-------- RECORDS FOR THIS EXERCISE

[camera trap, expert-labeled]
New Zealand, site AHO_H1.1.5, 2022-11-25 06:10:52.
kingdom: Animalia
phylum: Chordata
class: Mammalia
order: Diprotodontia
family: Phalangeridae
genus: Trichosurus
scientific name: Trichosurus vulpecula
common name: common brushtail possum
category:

----------------

[WORK TO BE COMPLETED]
Please retype, exactly as written, every line from the line containing "phylum: Chordata" through the last line of the records above, including both of those lines, and nothing else.

[RESPONSE AREA]
phylum: Chordata
class: Mammalia
order: Diprotodontia
family: Phalangeridae
genus: Trichosurus
scientific name: Trichosurus vulpecula
common name: common brushtail possum
category:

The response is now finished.